>> start
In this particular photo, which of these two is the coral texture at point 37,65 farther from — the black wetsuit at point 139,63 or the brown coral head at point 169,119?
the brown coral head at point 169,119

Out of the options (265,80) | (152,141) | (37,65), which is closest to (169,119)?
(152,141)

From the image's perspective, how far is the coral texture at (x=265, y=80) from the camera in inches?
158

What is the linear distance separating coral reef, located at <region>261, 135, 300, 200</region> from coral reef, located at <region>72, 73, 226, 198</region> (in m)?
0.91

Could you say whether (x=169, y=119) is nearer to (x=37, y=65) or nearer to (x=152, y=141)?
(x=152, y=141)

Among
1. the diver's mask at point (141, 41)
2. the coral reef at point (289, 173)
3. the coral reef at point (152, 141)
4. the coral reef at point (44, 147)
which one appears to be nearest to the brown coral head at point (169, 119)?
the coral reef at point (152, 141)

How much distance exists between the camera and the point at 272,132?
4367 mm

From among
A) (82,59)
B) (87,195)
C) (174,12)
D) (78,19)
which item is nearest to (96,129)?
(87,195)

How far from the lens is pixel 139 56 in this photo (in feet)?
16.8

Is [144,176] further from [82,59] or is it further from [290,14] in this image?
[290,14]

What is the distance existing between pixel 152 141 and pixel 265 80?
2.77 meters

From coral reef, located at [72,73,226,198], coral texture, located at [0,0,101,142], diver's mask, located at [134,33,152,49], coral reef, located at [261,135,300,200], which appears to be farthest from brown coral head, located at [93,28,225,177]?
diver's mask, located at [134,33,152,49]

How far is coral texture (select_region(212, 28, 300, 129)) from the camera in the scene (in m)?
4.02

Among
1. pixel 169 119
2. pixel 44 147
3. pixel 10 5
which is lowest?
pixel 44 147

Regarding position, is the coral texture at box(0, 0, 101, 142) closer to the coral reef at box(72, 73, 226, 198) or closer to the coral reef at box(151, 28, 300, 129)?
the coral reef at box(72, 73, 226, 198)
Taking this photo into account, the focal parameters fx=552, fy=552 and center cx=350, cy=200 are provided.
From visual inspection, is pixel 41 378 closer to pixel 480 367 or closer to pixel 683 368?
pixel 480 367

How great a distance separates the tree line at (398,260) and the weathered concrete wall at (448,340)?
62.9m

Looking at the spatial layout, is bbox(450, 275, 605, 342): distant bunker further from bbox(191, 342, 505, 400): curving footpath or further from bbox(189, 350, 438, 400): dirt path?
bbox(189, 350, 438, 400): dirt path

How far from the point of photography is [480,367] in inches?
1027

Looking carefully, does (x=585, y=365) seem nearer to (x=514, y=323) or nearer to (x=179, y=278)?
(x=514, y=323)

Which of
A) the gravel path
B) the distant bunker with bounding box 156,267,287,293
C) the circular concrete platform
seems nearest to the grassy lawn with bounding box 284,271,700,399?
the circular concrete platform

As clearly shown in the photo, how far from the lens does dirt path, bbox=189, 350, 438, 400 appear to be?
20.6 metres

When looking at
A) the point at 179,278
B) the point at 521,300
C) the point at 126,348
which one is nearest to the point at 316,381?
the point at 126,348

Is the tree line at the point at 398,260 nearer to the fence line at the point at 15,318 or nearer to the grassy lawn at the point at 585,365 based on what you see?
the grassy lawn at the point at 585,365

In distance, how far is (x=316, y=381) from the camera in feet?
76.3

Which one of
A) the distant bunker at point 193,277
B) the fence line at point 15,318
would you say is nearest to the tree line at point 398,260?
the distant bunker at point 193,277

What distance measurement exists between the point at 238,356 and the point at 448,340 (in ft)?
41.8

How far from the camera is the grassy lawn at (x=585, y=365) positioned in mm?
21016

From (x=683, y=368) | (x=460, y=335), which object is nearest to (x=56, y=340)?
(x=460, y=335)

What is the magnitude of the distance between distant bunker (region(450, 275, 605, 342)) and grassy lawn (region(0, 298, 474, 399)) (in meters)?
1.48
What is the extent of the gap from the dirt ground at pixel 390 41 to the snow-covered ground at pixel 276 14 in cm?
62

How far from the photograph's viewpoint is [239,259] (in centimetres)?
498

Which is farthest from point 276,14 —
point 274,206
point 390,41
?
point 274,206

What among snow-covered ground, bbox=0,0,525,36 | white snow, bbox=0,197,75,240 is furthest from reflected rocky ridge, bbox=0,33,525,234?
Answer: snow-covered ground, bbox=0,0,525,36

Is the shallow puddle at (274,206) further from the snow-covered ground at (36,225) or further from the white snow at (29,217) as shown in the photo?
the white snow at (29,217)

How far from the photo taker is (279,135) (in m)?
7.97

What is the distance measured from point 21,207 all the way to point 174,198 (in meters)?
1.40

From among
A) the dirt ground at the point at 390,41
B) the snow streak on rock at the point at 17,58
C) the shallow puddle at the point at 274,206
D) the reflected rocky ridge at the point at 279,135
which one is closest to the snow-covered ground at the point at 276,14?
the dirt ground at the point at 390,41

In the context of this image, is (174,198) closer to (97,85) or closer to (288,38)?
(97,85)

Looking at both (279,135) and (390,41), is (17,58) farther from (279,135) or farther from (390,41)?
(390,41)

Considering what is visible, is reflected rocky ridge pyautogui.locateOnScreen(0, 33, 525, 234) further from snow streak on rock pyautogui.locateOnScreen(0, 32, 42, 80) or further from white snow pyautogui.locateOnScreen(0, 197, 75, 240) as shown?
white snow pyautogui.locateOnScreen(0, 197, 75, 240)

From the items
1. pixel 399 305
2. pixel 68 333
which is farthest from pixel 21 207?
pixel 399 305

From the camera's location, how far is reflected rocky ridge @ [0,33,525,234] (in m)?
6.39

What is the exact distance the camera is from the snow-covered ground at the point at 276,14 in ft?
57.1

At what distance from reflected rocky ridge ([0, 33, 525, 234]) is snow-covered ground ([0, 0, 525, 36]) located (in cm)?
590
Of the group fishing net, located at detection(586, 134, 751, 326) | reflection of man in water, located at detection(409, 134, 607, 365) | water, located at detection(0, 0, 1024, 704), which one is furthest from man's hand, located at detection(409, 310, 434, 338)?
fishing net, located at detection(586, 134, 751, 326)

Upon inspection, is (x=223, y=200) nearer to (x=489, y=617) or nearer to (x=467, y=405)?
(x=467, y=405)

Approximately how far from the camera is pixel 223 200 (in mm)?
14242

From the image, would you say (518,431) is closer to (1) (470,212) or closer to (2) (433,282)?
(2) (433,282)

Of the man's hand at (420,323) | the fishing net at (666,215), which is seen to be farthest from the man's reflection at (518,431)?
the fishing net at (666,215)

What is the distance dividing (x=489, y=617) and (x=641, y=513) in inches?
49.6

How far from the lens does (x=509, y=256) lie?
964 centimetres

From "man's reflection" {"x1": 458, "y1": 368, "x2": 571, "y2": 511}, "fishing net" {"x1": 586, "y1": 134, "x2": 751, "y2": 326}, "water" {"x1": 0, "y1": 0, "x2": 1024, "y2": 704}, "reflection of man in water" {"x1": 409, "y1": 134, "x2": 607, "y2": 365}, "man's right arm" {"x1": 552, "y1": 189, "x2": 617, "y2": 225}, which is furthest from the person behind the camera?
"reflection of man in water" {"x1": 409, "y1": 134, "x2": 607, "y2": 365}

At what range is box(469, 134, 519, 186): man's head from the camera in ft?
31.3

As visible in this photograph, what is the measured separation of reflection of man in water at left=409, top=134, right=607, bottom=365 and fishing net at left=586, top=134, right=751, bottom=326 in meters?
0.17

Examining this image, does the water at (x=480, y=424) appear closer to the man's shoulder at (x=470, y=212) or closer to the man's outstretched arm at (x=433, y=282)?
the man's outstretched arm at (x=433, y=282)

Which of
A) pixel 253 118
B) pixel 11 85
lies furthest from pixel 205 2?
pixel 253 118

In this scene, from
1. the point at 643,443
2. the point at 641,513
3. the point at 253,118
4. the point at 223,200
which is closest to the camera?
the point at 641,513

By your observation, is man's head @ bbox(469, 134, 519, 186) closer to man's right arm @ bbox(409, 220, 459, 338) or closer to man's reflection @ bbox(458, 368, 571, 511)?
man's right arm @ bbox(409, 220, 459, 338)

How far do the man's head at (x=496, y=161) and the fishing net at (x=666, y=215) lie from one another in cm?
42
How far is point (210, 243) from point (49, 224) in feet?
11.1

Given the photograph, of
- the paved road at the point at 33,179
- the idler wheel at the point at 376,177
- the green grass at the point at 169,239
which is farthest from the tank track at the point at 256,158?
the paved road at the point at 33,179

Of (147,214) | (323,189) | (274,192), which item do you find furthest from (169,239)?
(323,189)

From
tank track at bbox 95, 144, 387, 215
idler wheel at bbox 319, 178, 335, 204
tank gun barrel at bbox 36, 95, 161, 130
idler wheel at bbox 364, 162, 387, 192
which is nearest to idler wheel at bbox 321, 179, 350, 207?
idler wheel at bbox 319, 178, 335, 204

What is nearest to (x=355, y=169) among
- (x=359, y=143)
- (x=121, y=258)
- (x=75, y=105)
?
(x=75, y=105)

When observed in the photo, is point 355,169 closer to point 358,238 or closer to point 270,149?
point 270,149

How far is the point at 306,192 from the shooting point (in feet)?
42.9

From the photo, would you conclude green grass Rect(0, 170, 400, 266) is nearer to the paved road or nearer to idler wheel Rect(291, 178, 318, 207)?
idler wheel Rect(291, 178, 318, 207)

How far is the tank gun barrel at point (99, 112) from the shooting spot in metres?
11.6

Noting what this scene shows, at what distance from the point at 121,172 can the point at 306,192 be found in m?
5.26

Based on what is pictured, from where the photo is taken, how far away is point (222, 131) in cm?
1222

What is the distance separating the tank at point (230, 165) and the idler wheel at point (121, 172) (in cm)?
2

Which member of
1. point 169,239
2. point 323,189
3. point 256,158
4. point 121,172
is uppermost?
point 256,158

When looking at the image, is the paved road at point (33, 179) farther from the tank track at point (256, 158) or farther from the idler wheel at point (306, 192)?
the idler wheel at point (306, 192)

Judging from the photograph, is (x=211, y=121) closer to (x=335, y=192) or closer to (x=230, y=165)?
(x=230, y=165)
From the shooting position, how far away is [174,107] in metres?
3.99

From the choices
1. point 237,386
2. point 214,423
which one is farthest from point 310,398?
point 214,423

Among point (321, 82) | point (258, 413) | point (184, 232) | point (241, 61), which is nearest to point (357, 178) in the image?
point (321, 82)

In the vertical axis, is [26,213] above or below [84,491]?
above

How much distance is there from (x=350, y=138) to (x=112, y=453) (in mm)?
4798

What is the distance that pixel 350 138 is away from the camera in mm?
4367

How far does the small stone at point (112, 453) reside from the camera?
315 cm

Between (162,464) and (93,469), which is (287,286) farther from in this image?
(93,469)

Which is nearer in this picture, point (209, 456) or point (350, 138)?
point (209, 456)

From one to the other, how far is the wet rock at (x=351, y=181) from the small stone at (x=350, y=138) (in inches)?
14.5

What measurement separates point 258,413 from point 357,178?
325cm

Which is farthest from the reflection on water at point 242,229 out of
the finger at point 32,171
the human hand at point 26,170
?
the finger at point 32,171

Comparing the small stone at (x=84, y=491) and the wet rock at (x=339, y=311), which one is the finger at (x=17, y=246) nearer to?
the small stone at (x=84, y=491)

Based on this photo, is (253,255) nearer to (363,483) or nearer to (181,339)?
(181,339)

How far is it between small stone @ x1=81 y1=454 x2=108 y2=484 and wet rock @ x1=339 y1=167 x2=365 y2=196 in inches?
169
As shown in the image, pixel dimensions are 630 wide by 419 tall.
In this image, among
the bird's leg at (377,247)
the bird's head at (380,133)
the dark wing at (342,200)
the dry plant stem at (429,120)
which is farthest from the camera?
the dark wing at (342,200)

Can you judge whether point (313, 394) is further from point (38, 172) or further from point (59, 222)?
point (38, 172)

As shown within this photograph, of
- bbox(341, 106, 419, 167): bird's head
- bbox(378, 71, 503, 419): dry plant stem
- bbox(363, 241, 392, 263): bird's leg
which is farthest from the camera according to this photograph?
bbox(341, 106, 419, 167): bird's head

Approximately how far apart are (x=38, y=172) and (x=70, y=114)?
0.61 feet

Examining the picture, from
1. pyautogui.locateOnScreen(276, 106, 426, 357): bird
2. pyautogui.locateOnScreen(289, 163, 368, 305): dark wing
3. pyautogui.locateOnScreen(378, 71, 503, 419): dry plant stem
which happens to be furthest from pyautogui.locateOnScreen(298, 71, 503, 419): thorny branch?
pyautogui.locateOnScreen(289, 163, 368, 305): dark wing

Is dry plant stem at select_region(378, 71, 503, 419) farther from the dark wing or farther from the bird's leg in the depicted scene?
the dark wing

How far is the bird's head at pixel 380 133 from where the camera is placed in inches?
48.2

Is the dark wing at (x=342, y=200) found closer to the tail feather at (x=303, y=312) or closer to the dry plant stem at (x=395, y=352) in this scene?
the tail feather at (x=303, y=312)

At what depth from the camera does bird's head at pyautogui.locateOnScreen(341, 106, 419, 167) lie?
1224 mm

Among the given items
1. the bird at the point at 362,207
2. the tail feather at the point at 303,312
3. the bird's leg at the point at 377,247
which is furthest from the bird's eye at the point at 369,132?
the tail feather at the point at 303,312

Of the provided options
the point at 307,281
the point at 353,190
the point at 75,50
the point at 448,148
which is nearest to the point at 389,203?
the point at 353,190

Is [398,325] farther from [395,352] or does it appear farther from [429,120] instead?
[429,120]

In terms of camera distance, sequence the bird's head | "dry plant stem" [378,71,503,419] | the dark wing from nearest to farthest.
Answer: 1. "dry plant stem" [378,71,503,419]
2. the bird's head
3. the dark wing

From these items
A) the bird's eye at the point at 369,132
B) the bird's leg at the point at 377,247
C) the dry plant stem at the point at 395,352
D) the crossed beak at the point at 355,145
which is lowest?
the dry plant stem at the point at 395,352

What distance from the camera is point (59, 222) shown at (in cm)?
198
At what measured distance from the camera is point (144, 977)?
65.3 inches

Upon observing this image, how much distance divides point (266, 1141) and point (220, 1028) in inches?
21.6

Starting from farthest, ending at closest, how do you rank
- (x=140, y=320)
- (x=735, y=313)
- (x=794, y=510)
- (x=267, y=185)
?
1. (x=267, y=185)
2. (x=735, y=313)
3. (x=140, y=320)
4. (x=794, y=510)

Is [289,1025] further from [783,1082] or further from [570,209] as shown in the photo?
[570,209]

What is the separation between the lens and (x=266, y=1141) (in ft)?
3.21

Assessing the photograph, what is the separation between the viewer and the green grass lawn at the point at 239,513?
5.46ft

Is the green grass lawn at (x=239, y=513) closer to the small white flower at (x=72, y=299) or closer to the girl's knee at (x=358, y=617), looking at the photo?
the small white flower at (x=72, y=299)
>> end
**What the exercise asks:**
Quote the material word for word, beginning at the line that contains "In distance, how" and ending after the line that contains "Answer: snow-covered ground, bbox=0,0,525,36".

**Problem solution:**
In distance, how far is (x=316, y=381) from the camera in feet?
76.3

Which one of
A) the distant bunker at point 193,277
B) the fence line at point 15,318
would you say is nearest to the tree line at point 398,260?
the distant bunker at point 193,277

What distance measurement exists between the point at 238,356 and the point at 448,340 (in ft)?
41.8

How far from the camera is the grassy lawn at (x=585, y=365) positioned in mm?
21016

From (x=683, y=368) | (x=460, y=335), which object is nearest to (x=56, y=340)?
(x=460, y=335)

What is the magnitude of the distance between distant bunker (region(450, 275, 605, 342)) and grassy lawn (region(0, 298, 474, 399)) (in meters)?
1.48
What is the extent of the gap from the dirt ground at pixel 390 41 to the snow-covered ground at pixel 276 14 in cm?
62

How far from the photograph's viewpoint is [239,259] (in centimetres)?
498

Which is farthest from point 276,14 —
point 274,206
point 390,41
?
point 274,206

What among snow-covered ground, bbox=0,0,525,36 | white snow, bbox=0,197,75,240 is furthest from reflected rocky ridge, bbox=0,33,525,234?
Answer: snow-covered ground, bbox=0,0,525,36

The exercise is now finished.